SELECTED EXTRACT:
★ ★ ★ ★ ★

Let \(X\) be a random variable with PDF \(p\). Consider evaluating the following quantity: \[I = \mathbb{E}(f(X)) = \int f(x)p(x)dx,\] where \(f\) is a known function. In the example of Lecture 2, we are interested in evaluating \[\int_0^1 e^{-x^3} dx = \mathbb{E}(f(X)),\] where \(f(x) = e^{-x^3}\) and \(X\) is a uniform random variable over \([0,1]\).
Here is how the importance sampling works. We first pick a proposal density (also called sampling density) \(q\) and generate random numbers \(Y_1,\cdots, Y_N\) IID from \(q\). Then the importance sampling estimator is \[\widehat{I}_N = \frac{1}{N}\sum_{i=1}^N f(Y_i) \cdot \frac{p(Y_i)}{q(Y_i)}.\] When \(p=q\), this reduces to the simple estimator that uses sample means of \(f(Y_i)\) to estimate its expectation.
Does this estimator a good estimator? Let’s study its bias and variance. For the bias, \[\begin{align*} \mathbb{E}(\widehat{I}_N) - I &= \mathbb{E}\left(f(Y_i) \cdot \frac{p(Y_i)}{q(Y_i)}\right) - I\\ &= \int f(y) \frac{p(y)}{q(y)} q(y) dy - I \\ & = \int f(y) p(y)dy - I =0. \end{align*}\] Thus, it is an unbiased estimator!

★ ★ ★ ★ ★

TO BE DONE:
1 > In the importance sampling text, what other name is given for the proposal density?
2 > Retype the importance sampling text from "Here is how" down to "an unbiased estimator!".
The rows after this point come from a different source.

★ ★ ★ ★ ★

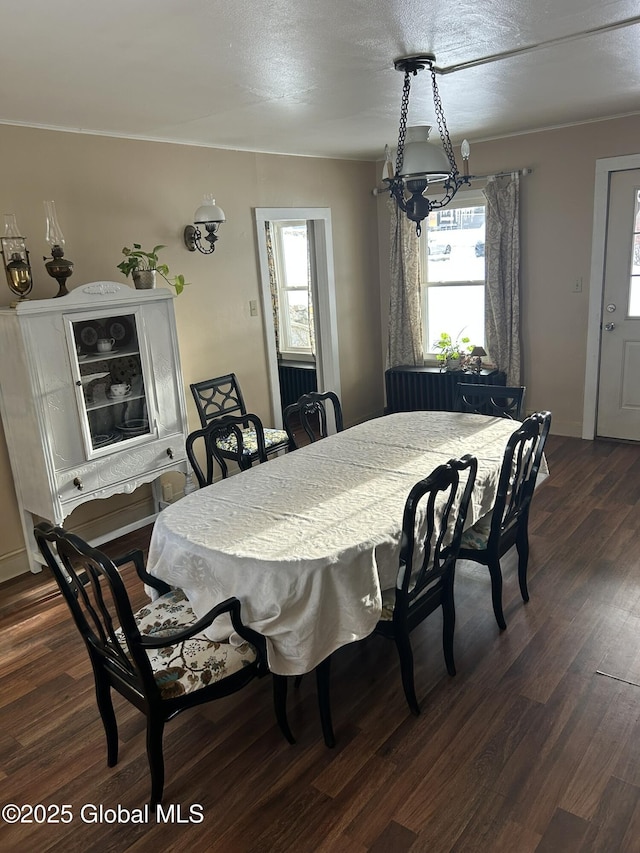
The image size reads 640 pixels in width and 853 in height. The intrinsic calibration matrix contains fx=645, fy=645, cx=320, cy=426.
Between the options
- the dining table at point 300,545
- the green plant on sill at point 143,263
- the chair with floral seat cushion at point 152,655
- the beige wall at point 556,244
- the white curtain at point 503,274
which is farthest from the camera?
the white curtain at point 503,274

★ ★ ★ ★ ★

OUTPUTS FOR THE TASKS:
1 > Sampling density.

2 >
Here is how the importance sampling works. We first pick a proposal density (also called sampling density) \(q\) and generate random numbers \(Y_1,\cdots, Y_N\) IID from \(q\). Then the importance sampling estimator is \[\widehat{I}_N = \frac{1}{N}\sum_{i=1}^N f(Y_i) \cdot \frac{p(Y_i)}{q(Y_i)}.\] When \(p=q\), this reduces to the simple estimator that uses sample means of \(f(Y_i)\) to estimate its expectation.
Does this estimator a good estimator? Let’s study its bias and variance. For the bias, \[\begin{align*} \mathbb{E}(\widehat{I}_N) - I &= \mathbb{E}\left(f(Y_i) \cdot \frac{p(Y_i)}{q(Y_i)}\right) - I\\ &= \int f(y) \frac{p(y)}{q(y)} q(y) dy - I \\ & = \int f(y) p(y)dy - I =0. \end{align*}\] Thus, it is an unbiased estimator!